And others, even when filled with good intentions, feel heavy
This morning I was taking my youngest son to school when I ran into the mother of some of his little classmates – someone I genuinely like very much. She asked me how I was doing. Gently. Carefully. In that soft way people do when they know something painful has happened.
She didn’t mean anything by it. But the look was there. That look of pity I’ve come across so many times since my life changed.
And I know it doesn’t come from a bad place. I truly do. People don’t mean harm. Sometimes it’s empathy. Sometimes discomfort. Sometimes it’s simply their way of saying, “I’m here.”

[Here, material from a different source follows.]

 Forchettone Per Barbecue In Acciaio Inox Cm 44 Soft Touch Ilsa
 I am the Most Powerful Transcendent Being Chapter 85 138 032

But there’s something about that look that hurts me. Because I don’t want to be seen as “the woman who was left”. And ever since people found out about the separation, I feel they look at me differently. Especially the ones who know he was the one who decided to leave the relationship. There’s a sadness in their eyes. Almost a sense of fragility. As if they’re looking at me and thinking: “Poor girl…”.
The others, the ones who don’t know the details, look at me differently. With a silent curiosity. Full of questions no one asks out loud, but that you can almost hear anyway: “What happened?”; “Was it her?”; “Was it him?”; “Was there someone else?”; “How does a family like that fall apart? They seemed so happy together”.
And suddenly it feels like we stop being people… and become stories others are trying to figure out.
But what hurts me most isn’t even that. It’s when I feel that same look directed at my children. That look of pity that sometimes appears when people realise their parents are separated.
“Poor kids…”
And I know that comes from love too. From compassion. From imagining the pain a child must feel in the middle of a separation. But my children are not “poor kids.” They are deeply loved. They have a present father. A good father. A father who loves them completely. And they have a mother who still shows up every single day, even on the days she feels like she’s barely surviving inside. A mother who would do absolutely anything for them.
Yes, it hurts. A lot.
Especially because they’re still so small. Because I wish they could grow up inside the family I once imagined for us. Because I am still learning how to live in the middle of all this change too.
But I don’t want my children to grow up feeling like they come from a broken family. I want them to feel they come from a different family. A family that changed shape, but where love still exists.
And I don’t want people to see their father as a villain either. Because even in the middle of my pain, there is one thing I still believe deeply: no one should stay in a relationship just because they feel they have to. Not for the children. Not for habit. Not out of fear of hurting someone. Love should not be a prison either.
Sometimes I think the hardest part of separation isn’t only losing the life we had. It’s learning how to exist under other people’s eyes afterwards. The looks of pity. The looks of curiosity. The looks of judgment. The looks that silently say: “I could never do it”…
But the truth is… we all somehow do. Even when we don’t want to. Even when it hurts. Even when we’re still learning how.